Source extract:
******************************

Power plays, intrigue, conspiracies, mysteries, mass murders, storytelling assassins, awkward tea parties, and drug-induced confessions are just some of the delicacies we’re being offered as we head toward that final and much-dreaded stretch. Who will remain rooted, and who will inevitably be rooted out by King Sejong’s ultimatum? And, more importantly, will our hero save the girl from an enemy he can’t even find?
We’ll have to tune in next week for all of our answers… But is it so bad that I want to tune in next week for the next one hundred weeks?
SONG OF THE DAY
Kim Bum-soo – “말하지 않아도” (Even Without Speaking) from the Tree With Deep Roots soundtrack. [ Download ]
EPISODE 22 RECAP
Shim Jong-soo, Jeok-hee, and Pyung are all headed straight for So-yi. But where the other pursuers pass up the roving band of singing beggars, Pyung stops them in order to ask about the location of the missing court maidens. The song they’re singing is the one So-yi taught to them in order to circulate Hangul, and Pyung has a brief flashback to the moment when he received the order that anyone and everyone who knows the alphabet must be killed.
With that in mind, he waits until So-yi’s location is divulged before he sets to slaughtering the whole band. He’s merciless, and doesn’t even spare the woman in the group. Fortunately the leader of the roving band is saved from a horrible death due to being away at just the right time, but that also means that he’s left to witness the murder of all his friends and comrades.
Court maiden Geun-ji, who was previously drugged into revealing So-yi’s whereabouts to Jeok-hee, has made it back to the palace. She’s an emotional wreck, hardly able to even begin to tell her story – and the moment Sejong walks into the Hangul Room, it’s over. She breaks down into pitiful sobs, blaming herself for the fact that So-yi and Deok-geum might now be in danger.

******************************

Rows:
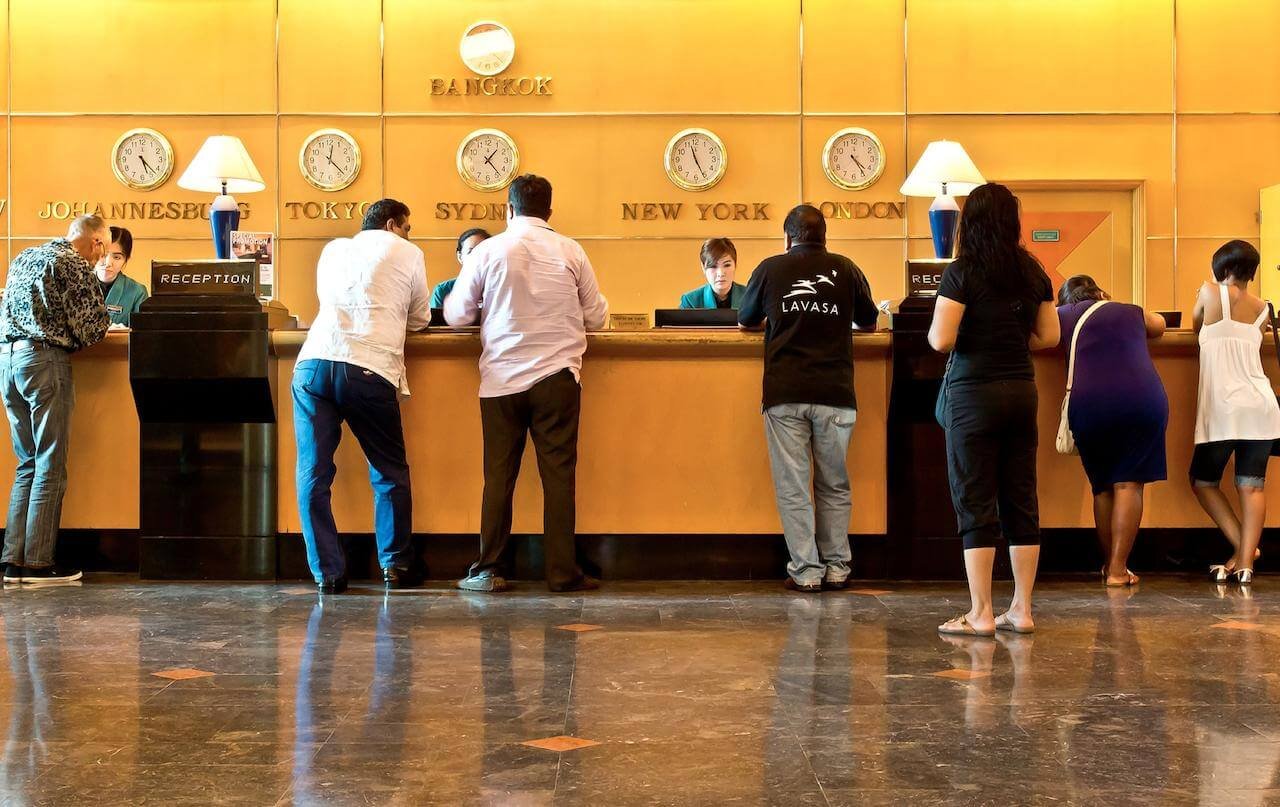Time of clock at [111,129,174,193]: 5:22
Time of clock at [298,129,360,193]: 12:22
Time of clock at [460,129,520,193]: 1:23
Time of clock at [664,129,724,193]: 11:25
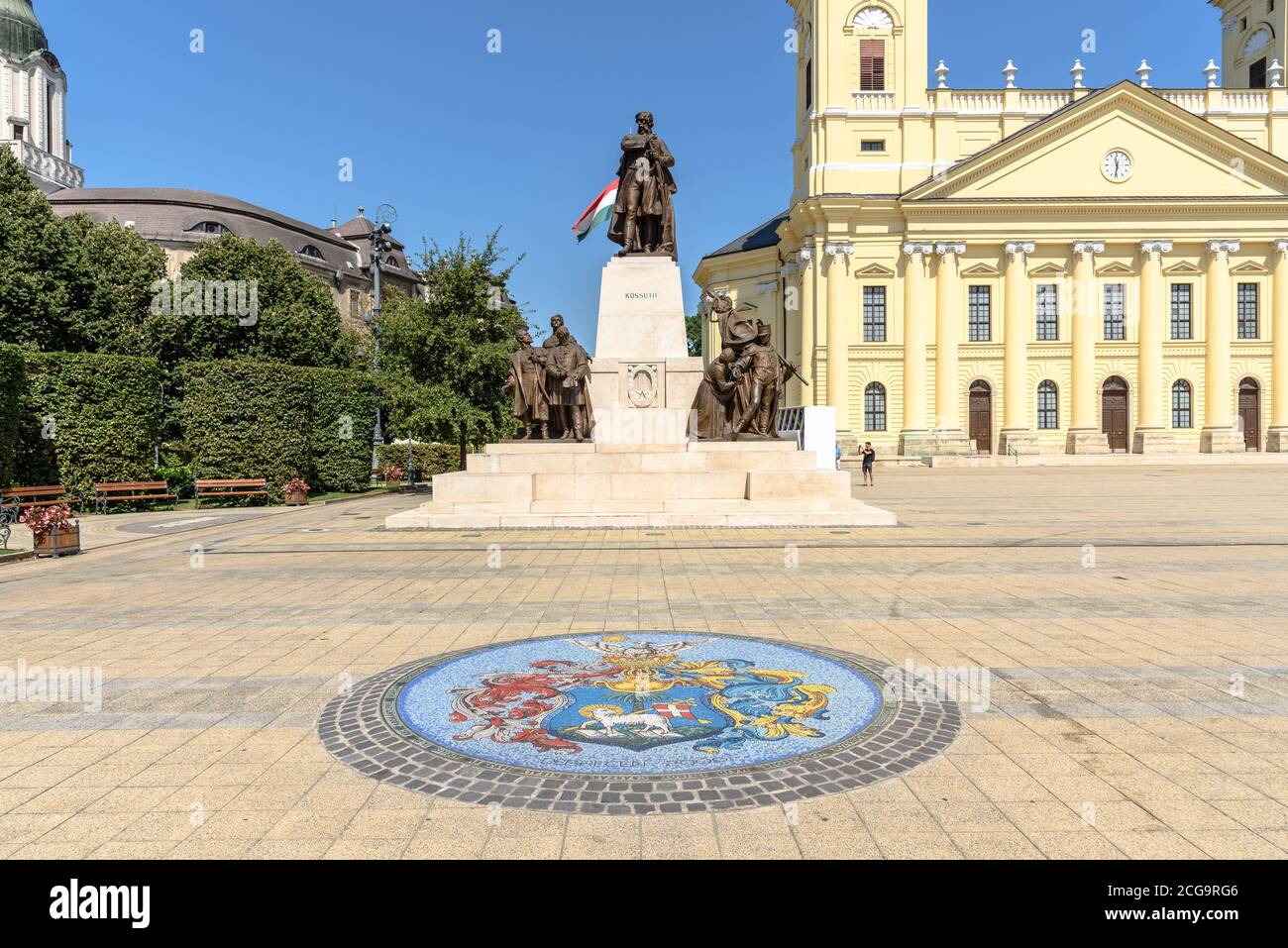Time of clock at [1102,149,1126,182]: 11:31
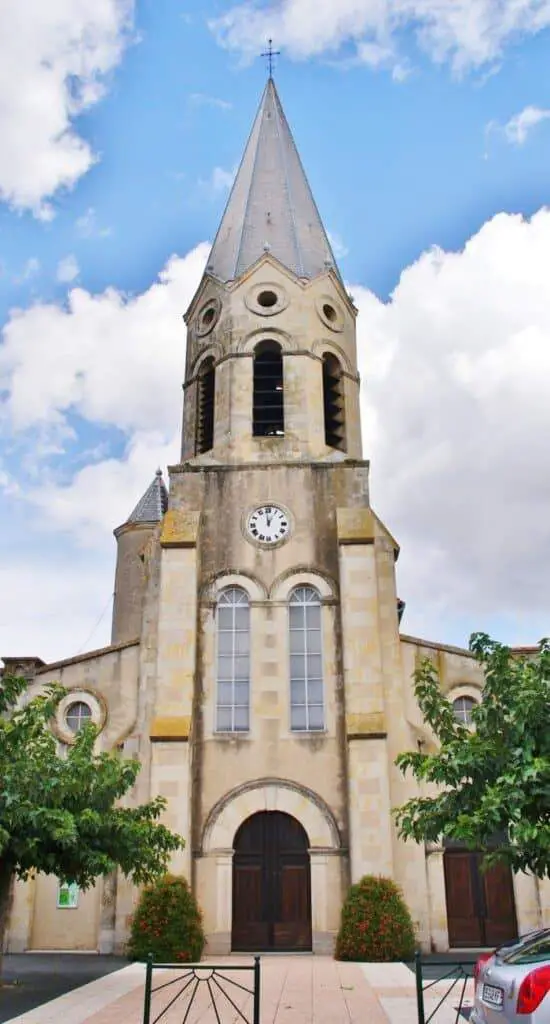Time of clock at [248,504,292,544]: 12:59
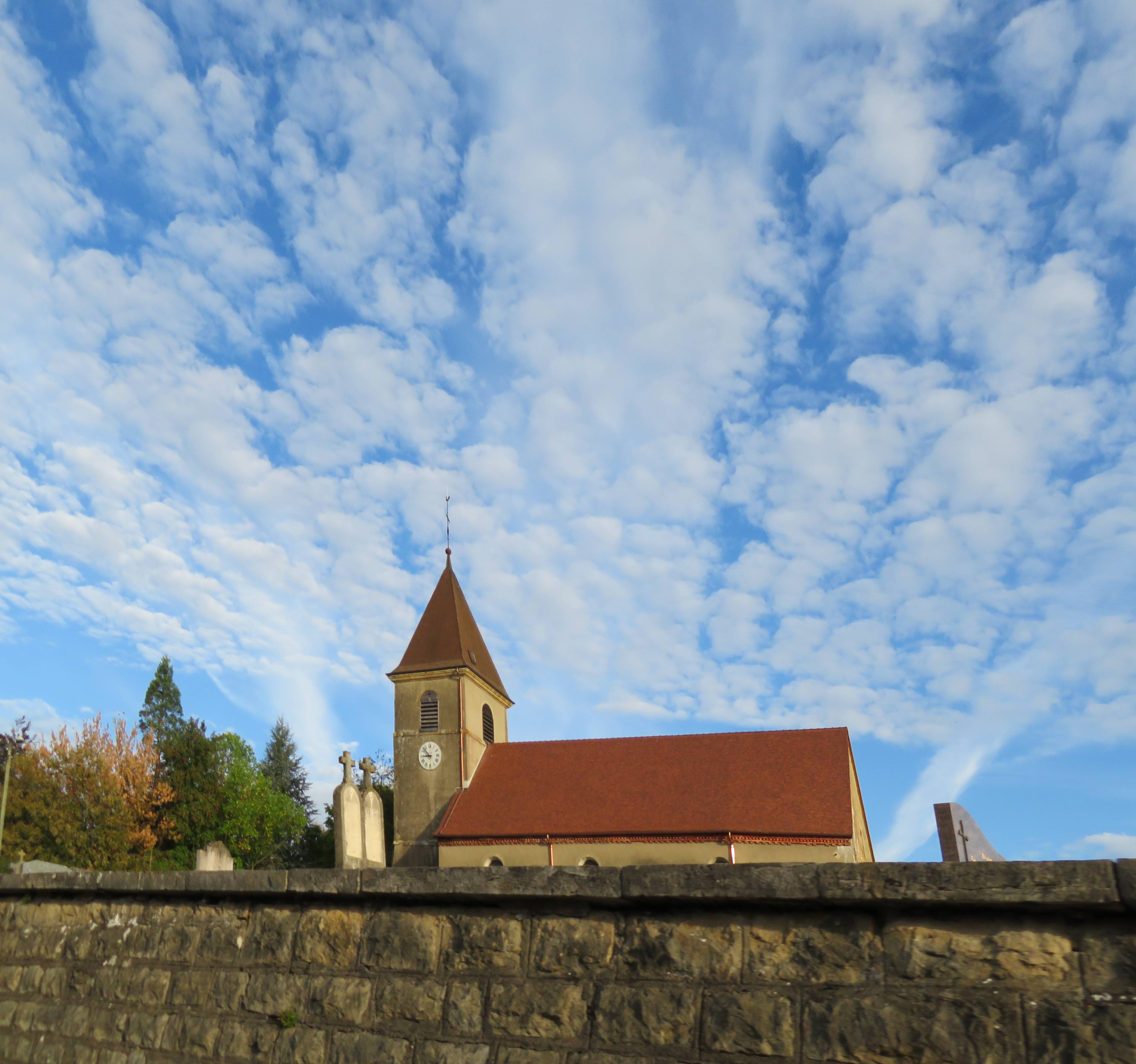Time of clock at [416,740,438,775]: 8:52
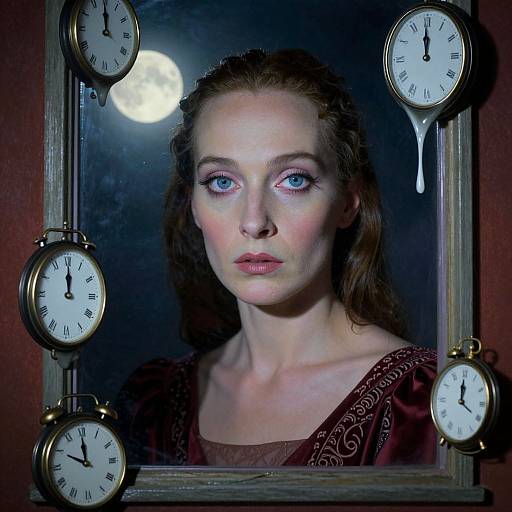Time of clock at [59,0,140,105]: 11:59
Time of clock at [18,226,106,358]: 12:00
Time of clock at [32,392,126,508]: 9:59
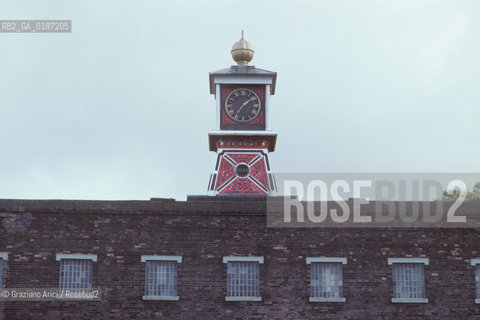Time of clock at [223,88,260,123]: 7:08
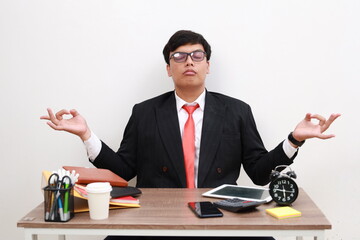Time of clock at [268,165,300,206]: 5:46
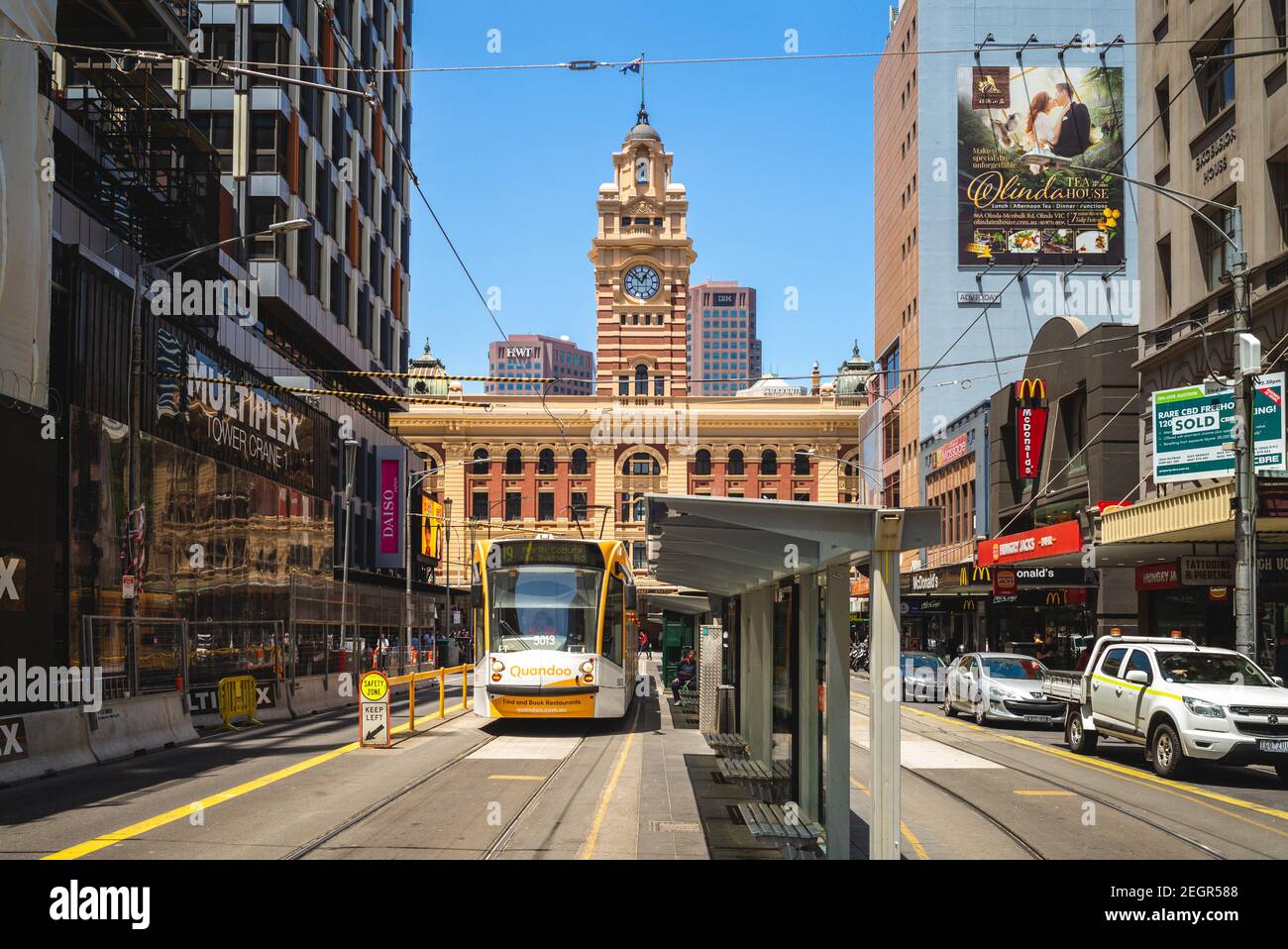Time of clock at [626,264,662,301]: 12:52
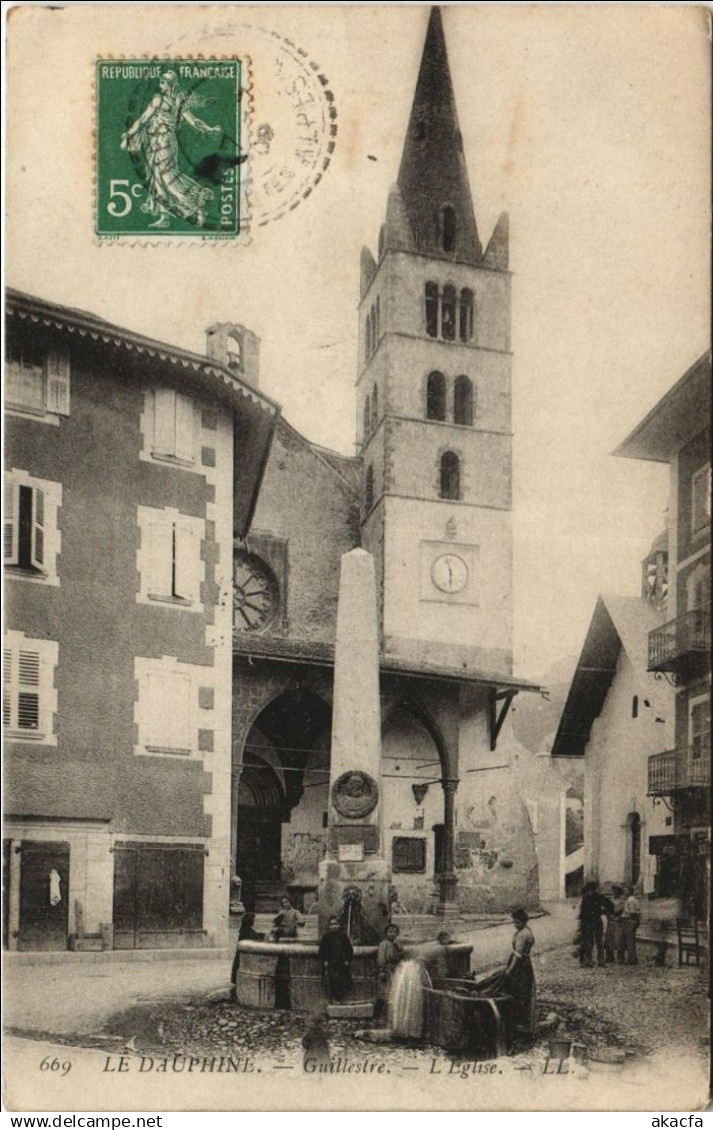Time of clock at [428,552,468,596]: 5:57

******************************

Requests:
A. Echo the drama recap word for word between "Court maiden Geun-ji, who" and "be in danger.", inclusive.
B. In the drama recap, why does Pyung stop the roving band of singing beggars?
The listing has nothing to do with the drama recap.

Expected results:
A.
Court maiden Geun-ji, who was previously drugged into revealing So-yi’s whereabouts to Jeok-hee, has made it back to the palace. She’s an emotional wreck, hardly able to even begin to tell her story – and the moment Sejong walks into the Hangul Room, it’s over. She breaks down into pitiful sobs, blaming herself for the fact that So-yi and Deok-geum might now be in danger.

B. He stops them to ask about the location of the missing court maidens.